The knights of the round table are alive in Vancouver, but when one winds up dead, it’s clear the familiar stories have taken a left turn. Hildie, a Valkyrie and the investigator assigned to the case, wants to find the killer — and maybe figure her life out while she’s at it. On her short list of suspects is Wayne, an autistic college student and the reincarnation of Sir Gawain, who these days is just trying to survive in a world that wasn’t made for him. After finding himself at the scene of the crime, Wayne is pulled deeper into his medieval family history while trying to navigate a new relationship with the dean’s charming assistant, Bert — who also happens to be a prime murder suspect. To figure out the truth, Wayne and Hildie have to connect with dangerous forces: fallen knights, tricky runesmiths, the Wyrd Sisters of Gastown. And a hungry beast that stalks Wayne’s dreams.
“Authentic portrayals of queer, trans, and disabled characters along with a delightful mash-up of modern Vancouver, college life, and Arthurian legends become an immersive story of trying to be in control of your own path, no matter your past. VERDICT Battis (Bleeding Out) gives Arthurian retellings a new twist with this queer urban fantasy.” — Library Journal Starred Review
“Battis handles the psychology of the reincarnated characters well, balancing their awareness of past lives with their present-day agendas. Weaving endearing queer coming-of-age threads throughout the mythically grounded mystery, this satisfying reimagining delivers.” — Publishers Weekly
“Arthurian knights vie for power at a university in a contemporary Vancouver where queer and genderqueer students must contend with magic and murder among the faculty. Richly imagined and lushly written, The Winter Knight gives us intriguing characters, a compelling story, and a vivid sense of a beautiful and complex city colonized by invasive myths and ancient dread.” — A.M. Dellamonica, author of Child of a Hidden Sea
Jes Battis recently spent some time with The Big Thrill discussing their latest thriller, THE WHITE KNIGHT.
Can you pinpoint a moment or incident that sparked the idea for this book?
I was teaching Arthurian literature and talking to my students about how these stories were still relevant, and I wondered how someone like Sir Gawain would fare in a modern city. I wanted to explore how myths reinvent themselves.

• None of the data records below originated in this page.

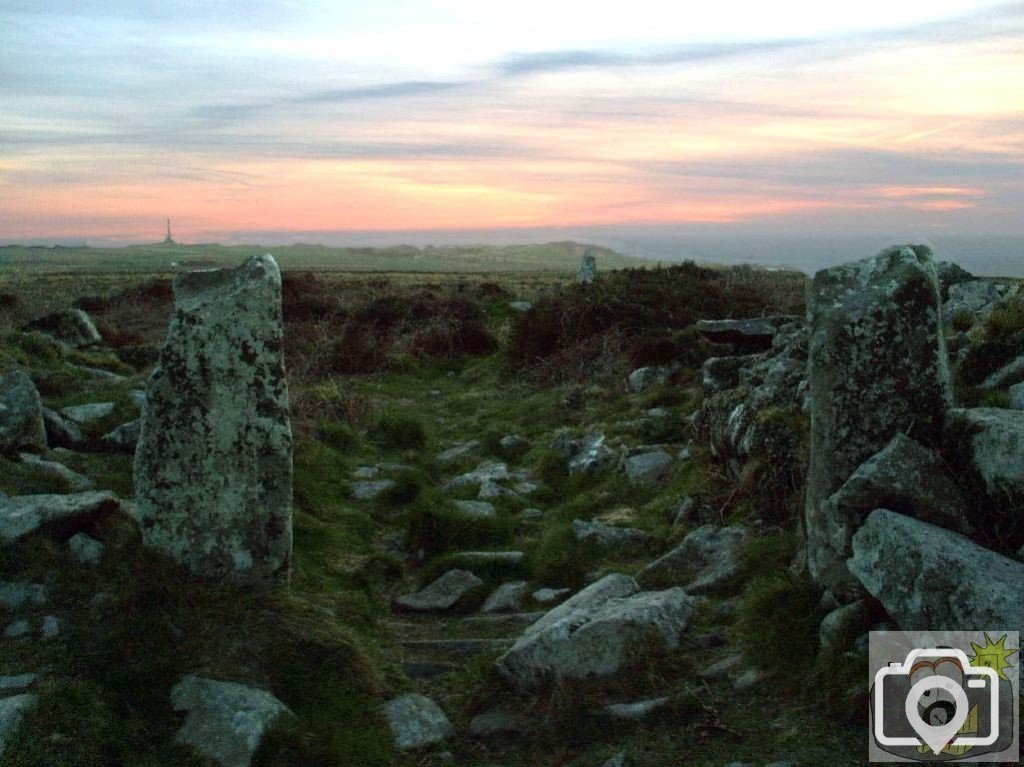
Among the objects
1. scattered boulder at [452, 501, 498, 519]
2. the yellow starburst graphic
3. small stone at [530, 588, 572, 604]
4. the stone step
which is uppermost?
the yellow starburst graphic

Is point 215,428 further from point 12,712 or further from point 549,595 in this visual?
point 549,595

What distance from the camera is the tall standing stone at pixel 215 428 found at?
6.60 m

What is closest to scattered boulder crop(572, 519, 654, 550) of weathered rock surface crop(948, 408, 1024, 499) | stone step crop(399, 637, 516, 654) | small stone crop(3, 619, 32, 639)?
stone step crop(399, 637, 516, 654)

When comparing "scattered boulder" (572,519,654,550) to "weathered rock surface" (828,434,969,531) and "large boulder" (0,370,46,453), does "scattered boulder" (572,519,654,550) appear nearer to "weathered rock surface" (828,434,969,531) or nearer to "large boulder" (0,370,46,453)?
"weathered rock surface" (828,434,969,531)

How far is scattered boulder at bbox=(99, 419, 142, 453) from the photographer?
10.5 meters

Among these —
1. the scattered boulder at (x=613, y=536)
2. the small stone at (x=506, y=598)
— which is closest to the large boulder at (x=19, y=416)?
the small stone at (x=506, y=598)

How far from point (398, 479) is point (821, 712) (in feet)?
23.8

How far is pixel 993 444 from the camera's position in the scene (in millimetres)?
5609

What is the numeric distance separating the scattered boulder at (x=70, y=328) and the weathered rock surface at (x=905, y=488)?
62.2ft

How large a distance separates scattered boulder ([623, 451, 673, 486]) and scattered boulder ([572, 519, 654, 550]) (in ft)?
4.52

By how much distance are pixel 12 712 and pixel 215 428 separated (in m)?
2.20

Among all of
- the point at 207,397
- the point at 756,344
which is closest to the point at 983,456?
the point at 207,397

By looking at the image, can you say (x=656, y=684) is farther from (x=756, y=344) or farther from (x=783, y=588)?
(x=756, y=344)

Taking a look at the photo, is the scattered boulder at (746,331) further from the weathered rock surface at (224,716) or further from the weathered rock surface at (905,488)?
the weathered rock surface at (224,716)
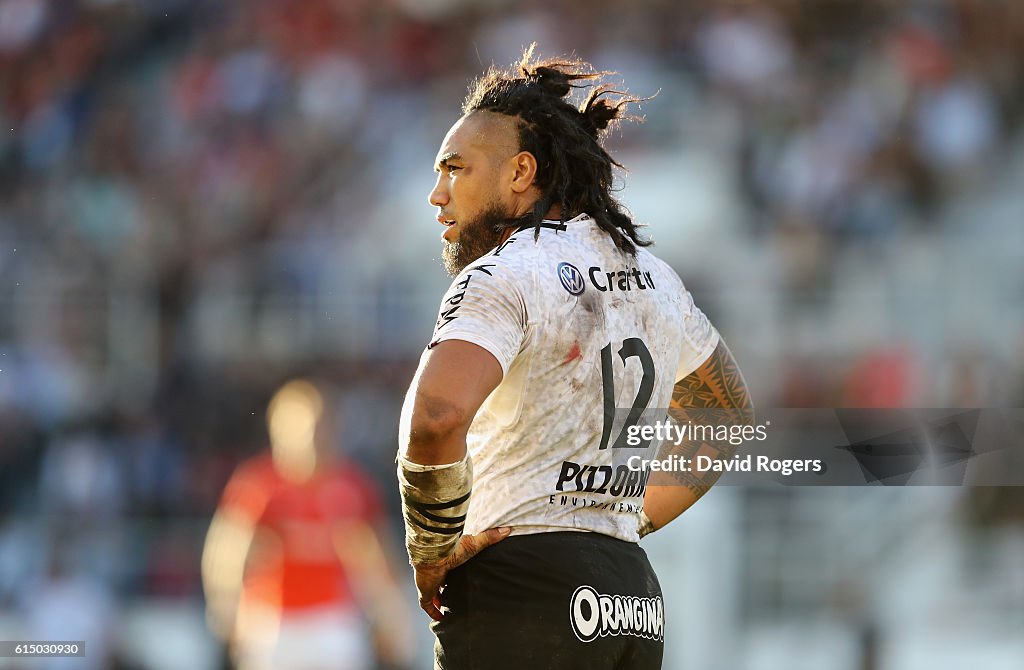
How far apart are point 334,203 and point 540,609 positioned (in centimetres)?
862

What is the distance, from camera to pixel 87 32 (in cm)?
1293

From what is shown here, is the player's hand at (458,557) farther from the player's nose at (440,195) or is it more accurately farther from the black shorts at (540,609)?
the player's nose at (440,195)

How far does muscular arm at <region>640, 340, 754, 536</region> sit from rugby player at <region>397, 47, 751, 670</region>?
0.31 meters

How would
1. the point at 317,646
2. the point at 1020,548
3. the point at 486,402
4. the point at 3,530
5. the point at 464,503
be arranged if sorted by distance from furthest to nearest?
the point at 3,530, the point at 1020,548, the point at 317,646, the point at 486,402, the point at 464,503

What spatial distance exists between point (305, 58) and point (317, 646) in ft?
20.8

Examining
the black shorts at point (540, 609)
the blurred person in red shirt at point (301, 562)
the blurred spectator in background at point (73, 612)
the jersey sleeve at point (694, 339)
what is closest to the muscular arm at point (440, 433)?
the black shorts at point (540, 609)

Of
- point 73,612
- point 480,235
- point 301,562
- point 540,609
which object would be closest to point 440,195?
point 480,235

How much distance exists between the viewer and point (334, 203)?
11367mm

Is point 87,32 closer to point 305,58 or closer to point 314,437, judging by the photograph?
point 305,58

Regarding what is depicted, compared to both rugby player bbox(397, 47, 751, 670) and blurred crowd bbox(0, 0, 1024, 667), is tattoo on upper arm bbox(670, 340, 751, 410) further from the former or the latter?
blurred crowd bbox(0, 0, 1024, 667)

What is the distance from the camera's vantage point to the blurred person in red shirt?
7598 mm

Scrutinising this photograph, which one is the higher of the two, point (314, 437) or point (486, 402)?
point (314, 437)

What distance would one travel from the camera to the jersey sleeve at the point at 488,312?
2.91 m

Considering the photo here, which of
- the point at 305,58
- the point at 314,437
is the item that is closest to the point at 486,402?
the point at 314,437
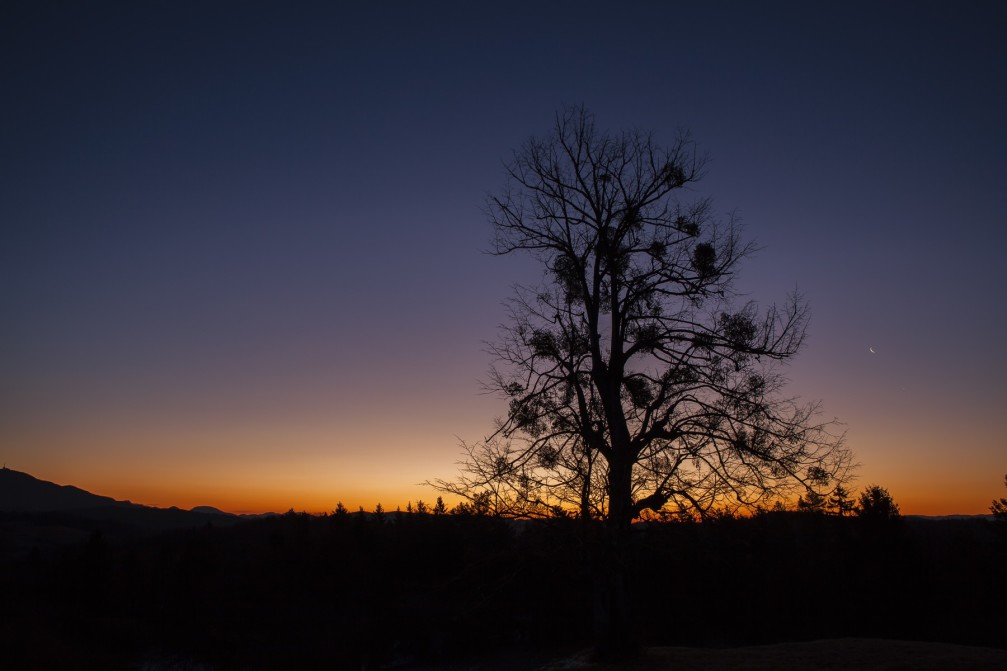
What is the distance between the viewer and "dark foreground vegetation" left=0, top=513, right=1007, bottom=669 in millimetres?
27266

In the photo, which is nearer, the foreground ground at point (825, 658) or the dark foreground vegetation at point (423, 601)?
the foreground ground at point (825, 658)

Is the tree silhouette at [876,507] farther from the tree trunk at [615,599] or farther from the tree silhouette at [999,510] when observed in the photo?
the tree trunk at [615,599]

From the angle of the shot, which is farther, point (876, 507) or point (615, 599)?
point (876, 507)

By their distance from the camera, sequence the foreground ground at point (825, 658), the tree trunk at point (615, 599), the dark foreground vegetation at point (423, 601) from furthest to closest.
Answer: the dark foreground vegetation at point (423, 601) < the tree trunk at point (615, 599) < the foreground ground at point (825, 658)

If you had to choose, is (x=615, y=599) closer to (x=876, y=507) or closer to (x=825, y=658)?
(x=825, y=658)

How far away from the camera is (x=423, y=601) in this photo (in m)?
35.0

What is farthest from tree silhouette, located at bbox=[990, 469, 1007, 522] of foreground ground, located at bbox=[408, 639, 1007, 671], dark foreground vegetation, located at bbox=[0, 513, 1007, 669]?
foreground ground, located at bbox=[408, 639, 1007, 671]

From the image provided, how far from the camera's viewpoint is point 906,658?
10.5 metres

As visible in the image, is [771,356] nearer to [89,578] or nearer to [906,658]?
[906,658]

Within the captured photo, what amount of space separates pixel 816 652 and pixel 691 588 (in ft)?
68.7

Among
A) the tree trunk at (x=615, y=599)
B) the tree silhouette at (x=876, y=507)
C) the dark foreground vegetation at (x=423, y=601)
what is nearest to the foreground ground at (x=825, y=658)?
the tree trunk at (x=615, y=599)

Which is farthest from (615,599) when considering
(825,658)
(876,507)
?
(876,507)

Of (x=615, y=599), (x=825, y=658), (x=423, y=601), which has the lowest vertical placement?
(x=423, y=601)

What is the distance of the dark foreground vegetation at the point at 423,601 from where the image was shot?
27.3m
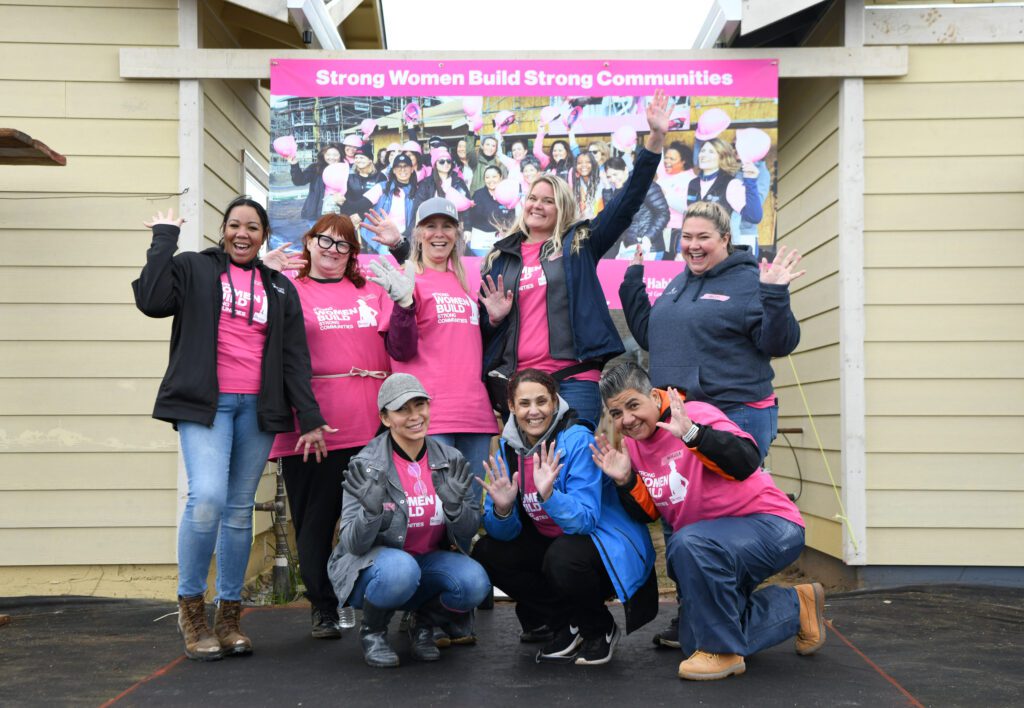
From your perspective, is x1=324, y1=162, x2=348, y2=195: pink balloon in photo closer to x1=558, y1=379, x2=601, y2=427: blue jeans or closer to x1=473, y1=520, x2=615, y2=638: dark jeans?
x1=558, y1=379, x2=601, y2=427: blue jeans

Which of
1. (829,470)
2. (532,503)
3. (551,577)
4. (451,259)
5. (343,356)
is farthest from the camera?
(829,470)

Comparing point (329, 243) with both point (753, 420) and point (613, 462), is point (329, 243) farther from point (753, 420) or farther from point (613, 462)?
point (753, 420)

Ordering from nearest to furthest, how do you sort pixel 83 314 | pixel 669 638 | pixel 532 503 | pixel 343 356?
pixel 532 503, pixel 669 638, pixel 343 356, pixel 83 314

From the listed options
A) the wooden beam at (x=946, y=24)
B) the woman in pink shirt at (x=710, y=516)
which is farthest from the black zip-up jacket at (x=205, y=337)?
the wooden beam at (x=946, y=24)

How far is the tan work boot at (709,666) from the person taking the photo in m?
3.12

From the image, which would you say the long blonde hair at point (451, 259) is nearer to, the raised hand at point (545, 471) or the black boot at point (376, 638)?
the raised hand at point (545, 471)

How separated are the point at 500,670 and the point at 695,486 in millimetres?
883

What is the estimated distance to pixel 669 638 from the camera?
3.67 metres

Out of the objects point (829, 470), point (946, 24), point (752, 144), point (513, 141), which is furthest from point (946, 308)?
point (513, 141)

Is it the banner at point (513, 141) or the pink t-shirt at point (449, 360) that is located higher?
the banner at point (513, 141)

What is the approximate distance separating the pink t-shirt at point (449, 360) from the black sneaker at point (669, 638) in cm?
98

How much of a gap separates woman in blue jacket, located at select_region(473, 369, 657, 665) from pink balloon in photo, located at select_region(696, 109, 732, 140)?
221 centimetres

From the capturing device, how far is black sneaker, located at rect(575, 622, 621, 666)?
132 inches

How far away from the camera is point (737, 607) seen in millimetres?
3176
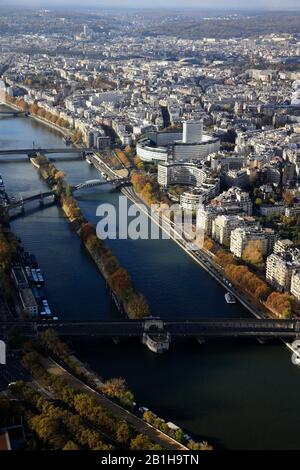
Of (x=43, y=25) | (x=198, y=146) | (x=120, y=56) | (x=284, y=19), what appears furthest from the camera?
(x=284, y=19)

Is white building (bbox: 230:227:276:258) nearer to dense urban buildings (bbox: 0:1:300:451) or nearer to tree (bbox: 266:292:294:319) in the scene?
dense urban buildings (bbox: 0:1:300:451)

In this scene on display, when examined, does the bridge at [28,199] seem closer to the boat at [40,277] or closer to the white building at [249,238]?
the boat at [40,277]

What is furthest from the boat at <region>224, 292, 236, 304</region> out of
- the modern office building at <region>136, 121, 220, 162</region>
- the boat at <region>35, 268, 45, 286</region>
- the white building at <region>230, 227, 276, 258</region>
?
the modern office building at <region>136, 121, 220, 162</region>

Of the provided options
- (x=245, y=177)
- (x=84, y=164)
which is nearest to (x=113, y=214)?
(x=245, y=177)

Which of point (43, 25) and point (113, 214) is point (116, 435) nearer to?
point (113, 214)

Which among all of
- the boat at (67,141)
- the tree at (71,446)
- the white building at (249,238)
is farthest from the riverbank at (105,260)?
the boat at (67,141)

A novel is such a major undertaking; there’s the writing of it, of course, then you’re spending months and months revising, polishing, and then promoting it. How did you know this was the book you wanted to spend the next couple of years on?
I’d never seen an mystery novel with an autistic protagonist, or an urban fantasy novel, and I wanted to craft the kind of characters who would have helped me understand myself when I was younger.
Were there any particular books, movies, or songs that were knocking around in your head while you were writing this one?
I listened to a lot of Robyn, Taylor Swift, and Julieta Venegas–anything with a good, percussive beat and storytelling.
When you first created your protagonist for this book, did you see an empty space in crime lit that you wanted to fill? What can you share about the inspiration for that character?
Autistic characters are usually just plot devices in mystery novels, or they’re treated as a mystery to be solved. I wanted to challenge the idea of Sherlock Holmes as a sociopathic super genius, and create an amateur autistic detective who was actually realistic.
In addition to a great read, what do you hope readers will take away from this story?
I hope it will inspire them to read some of the older medieval stories about King Arthur and see that disabled and trans people actually exist in these stories.
What can you share about what you’re working on next?
I’m working on a queer cozy mystery that centres around a supernatural department store whose employees are trying to unionize.
Jes Battis (they/them) is a queer autistic writer and teacher and the author of the Occult Special Investigator series and Parallel Parks series (as Bailey Cunningham) with Ace. Their first novel, Night Child, was shortlisted for the Sunburst Award. Jes teaches queer and trans studies, medieval literature, and representations of disability/neurodiversity in pop culture at the University of Regina. They split time between the prairies and the west coast.